I’ll give an example. To get to the university, which was more than an hour away, for the first class at 8:00, I had to get up at 5:30 in the morning and go to the morning workout. Rain, snow, fog, cold, -20°C or -30°C – it didn’t matter, I still dressed and trained. Every day except Sunday, I fanatically trained 2–3 times a day. Regardless of whether I had a headache or was tired after studying – I went to train. I knew that if I stopped – I would lose. The strongest always wins, the one who doesn’t pity himself, puts in labor, pain, blood.

Do you still engage in martial arts now?

Yes, I continue and engage not only in kickboxing. After moving to America, I won five gold medals. I was three times the U.S. champion in combat sambo, the champion in unifight (universal fight). You can’t stop: to lose shape, just four days are enough. Besides, it’s like weight: you can gain quickly, but losing is difficult. You always need to try to stay in shape because when you achieve another victory and then enjoy the fruits of your labor – this feeling is incomparable with anything in the world.
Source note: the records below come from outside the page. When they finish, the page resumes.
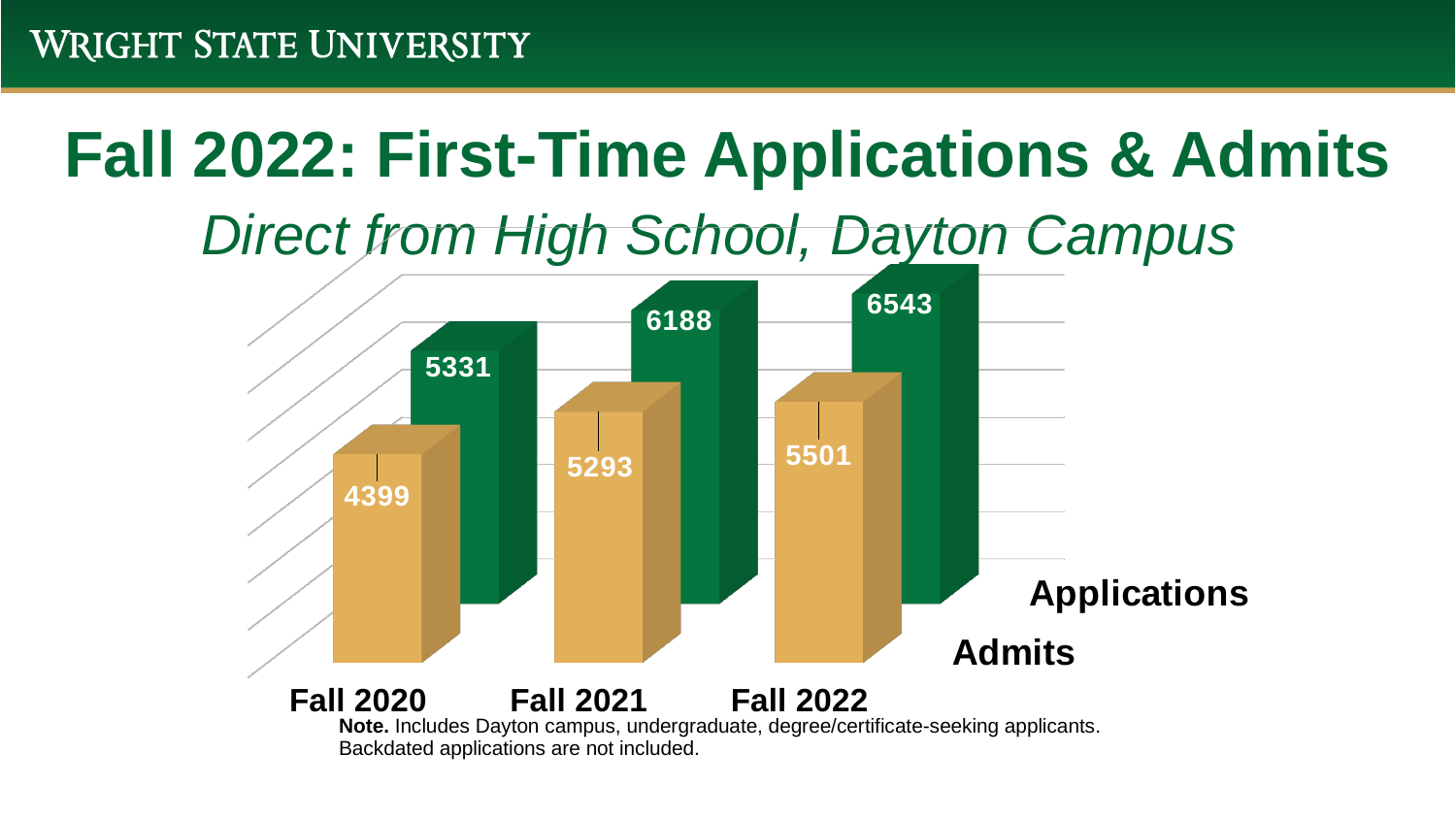
How many terms are shown on the x axis? 3 Which is larger: Admits in Fall 2021 or Admits in Fall 2022? Admits in Fall 2022 What is the number of Admits for Fall 2022? 5501 Do Admits rise or fall from Fall 2020 to Fall 2022? rise How many series does the chart show? 2 Which term has the lowest number of Admits? Fall 2020 What is the number of Applications for Fall 2021? 6188 What is the difference between Applications and Admits in Fall 2022? 1042 Which term has the highest number of Applications? Fall 2022 What is the number of Admits for Fall 2020? 4399 What is the number of Applications for Fall 2022? 6543 By how much did Applications increase from Fall 2020 to Fall 2021? 857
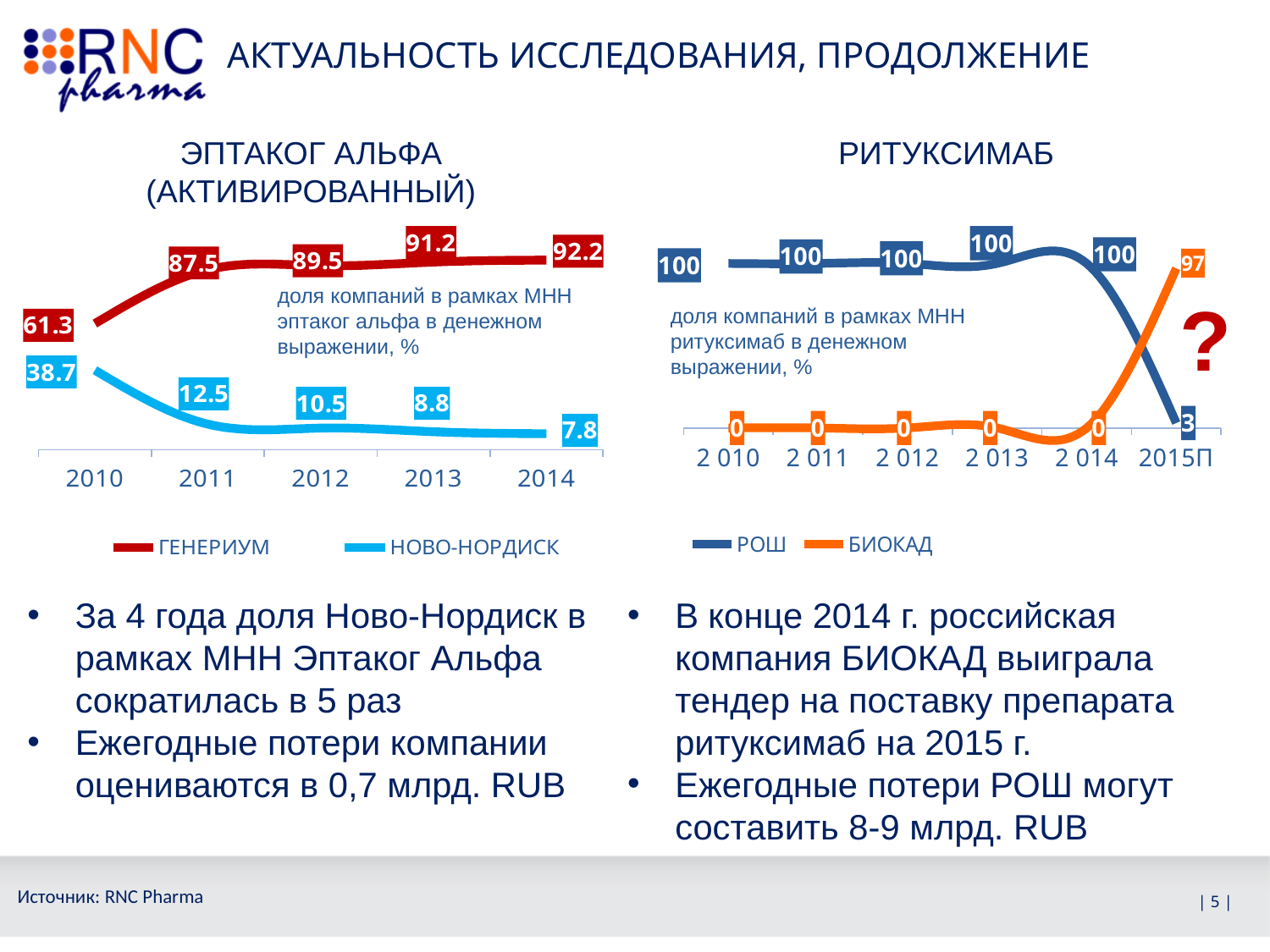
In the ЭПТАКОГ АЛЬФА (АКТИВИРОВАННЫЙ) chart, what is the value for ГЕНЕРИУМ in 2014? 92.2 In the ЭПТАКОГ АЛЬФА (АКТИВИРОВАННЫЙ) chart, what is the value for НОВО-НОРДИСК in 2010? 38.7 In the ЭПТАКОГ АЛЬФА (АКТИВИРОВАННЫЙ) chart, how many years are shown on the x axis? 5 In the РИТУКСИМАБ chart, what is the difference between the РОШ and БИОКАД values in 2013? 100 In the РИТУКСИМАБ chart, what is the value for БИОКАД in 2015П? 97 In the ЭПТАКОГ АЛЬФА (АКТИВИРОВАННЫЙ) chart, what type of chart is used? line chart In the ЭПТАКОГ АЛЬФА (АКТИВИРОВАННЫЙ) chart, in which year is the НОВО-НОРДИСК value lowest? 2014 In the РИТУКСИМАБ chart, what is the value for РОШ in 2015П? 3 In the РИТУКСИМАБ chart, which series has the larger value in 2015П, РОШ or БИОКАД? БИОКАД In the ЭПТАКОГ АЛЬФА (АКТИВИРОВАННЫЙ) chart, does the НОВО-НОРДИСК series rise or fall from 2010 to 2014? fall In the РИТУКСИМАБ chart, how many series does the legend list? 2 In the ЭПТАКОГ АЛЬФА (АКТИВИРОВАННЫЙ) chart, what is the difference between the ГЕНЕРИУМ and НОВО-НОРДИСК values in 2010? 22.6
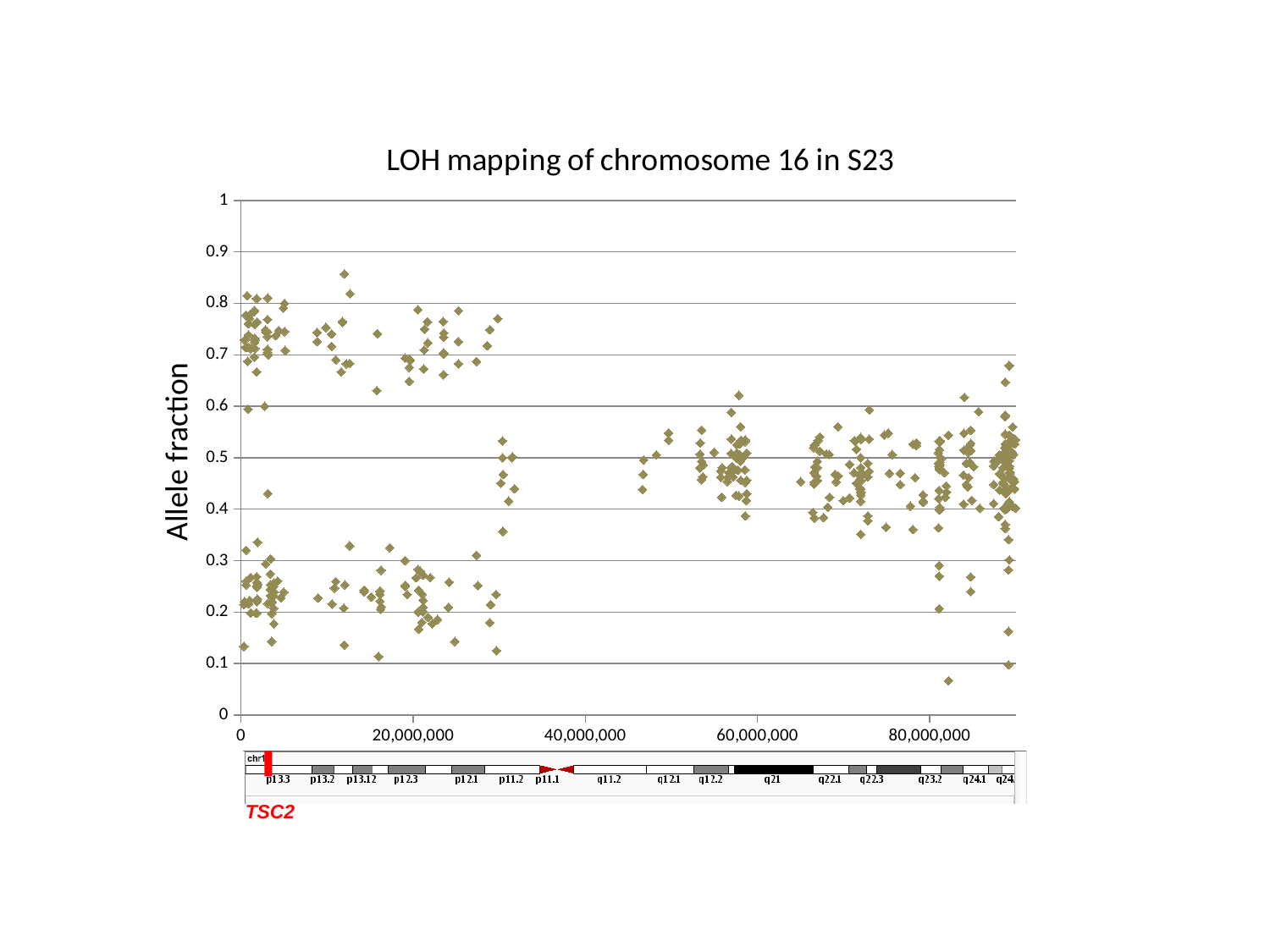
What is the largest value shown on the vertical axis? 1 What is the title of the chart? LOH mapping of chromosome 16 in S23 What kind of chart is shown on the slide? scatter plot Is the point plotted near 0.85 on the y axis located at an x position greater or less than 20,000,000? less Is the highest plotted point on the chart greater or less than 0.9? less What is the largest tick label shown on the horizontal axis? 80,000,000 Are the points plotted between 60,000,000 and 80,000,000 on the x axis greater or less than 0.7? less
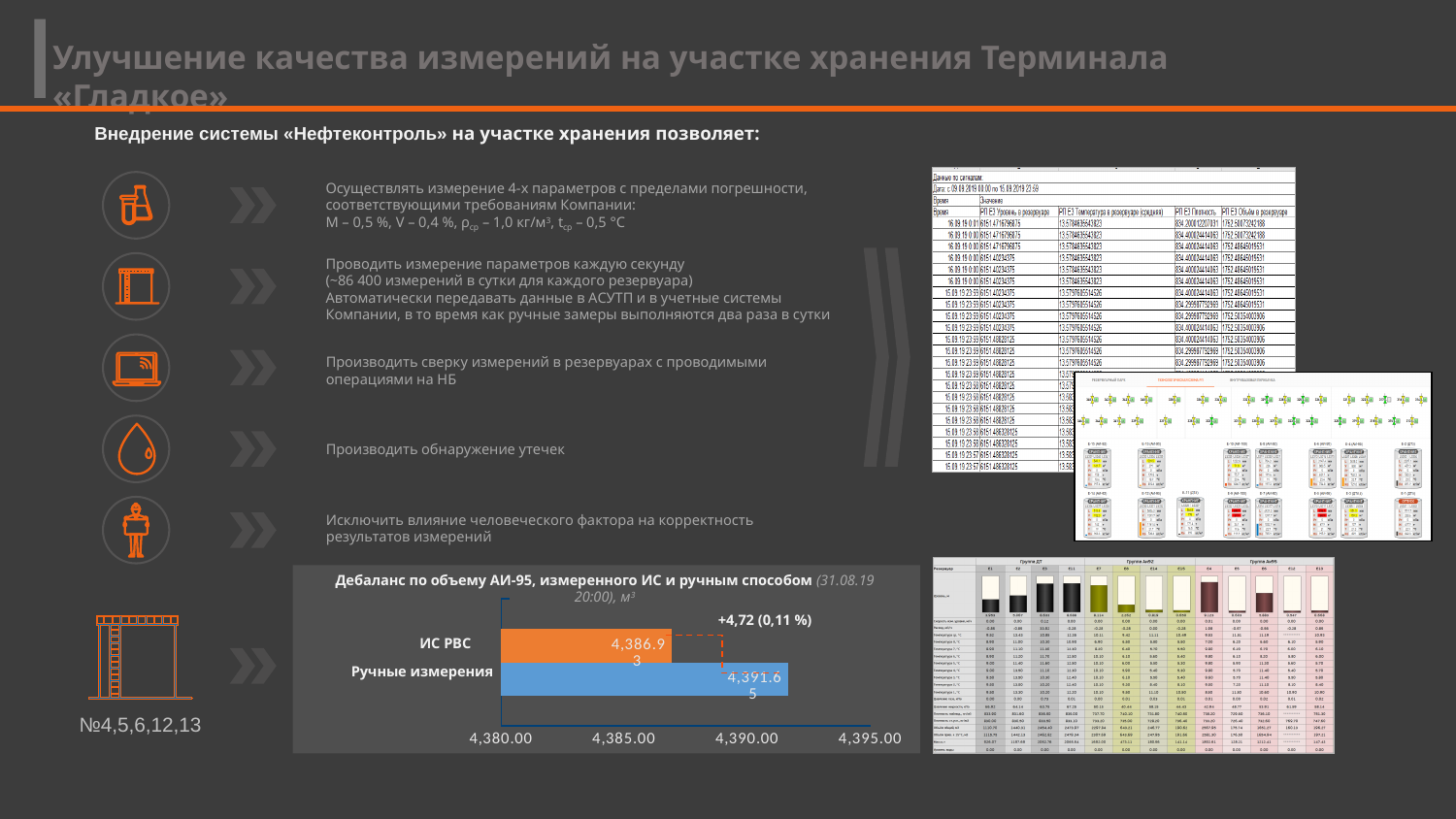
Is the value for ИС РВС greater or less than the value for Ручные измерения? less Which category has the lower value in the bar chart? ИС РВС What type of chart is shown at the bottom of the slide? bar chart What percentage difference is annotated on the bar chart? 0,11 % Which category has the higher value in the bar chart? Ручные измерения Is the value for Ручные измерения greater or less than 4,390.00? greater What unit is given in the title of the bar chart? м³ What is the difference between the values for Ручные измерения and ИС РВС? 4.72 What is the value for Ручные измерения in the bar chart? 4,391.65 What is the value for ИС РВС in the bar chart? 4,386.93 Is the value for ИС РВС greater or less than 4,390.00? less How many categories are plotted in the bar chart? 2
Is there something you regret?

 Is it a secret, or will you tell? I regret that I have time and opportunities. We often go to Mexico with friends: we supply food, clothes, shoes for children. In cities with tourism, life is more or less good, but outside the city, there are not even basic conditions. And we distribute essential items to these poor people, bring gifts and sweets for holidays. The children don’t rush with the words “give me, give me,” but simply line up and wait their turn. And when they thank, it’s such sincerity! But no matter how much we bring, it’s not enough. I have a desire to help people and, above all, children not only in Mexico but around the world. I would like to create my foundation and support those in need. Not only those who need food but also, for example, beginner athletes, students, gifted youth… I remember how difficult it was to buy even boxing gloves. Support is necessary in any field. I hope I can do it too.

Shukhrat, who played a decisive role in your life?

Of course, first of all, it’s my beloved mother, Khamrakulova Makhira. A simple school teacher of Russian language and literature. She tirelessly supported me, helped, and always said: “Shukhrat, whatever you do in life – do only good.” I also want to thank my brilliant trainers who were particularly significant to me: Ravil Jumatayev, Rahim Mirashilov, Misha Makhkamov, Sardor Tashkhojaev, Batyr Zakirov, Ruslan Dadakhanov, Adham Rashidov, Davron Kadyrov and Boris Brezhnev from Los Angeles. And I consider the talented director and operator Bakhodir Yuldashev my mentor in the art world.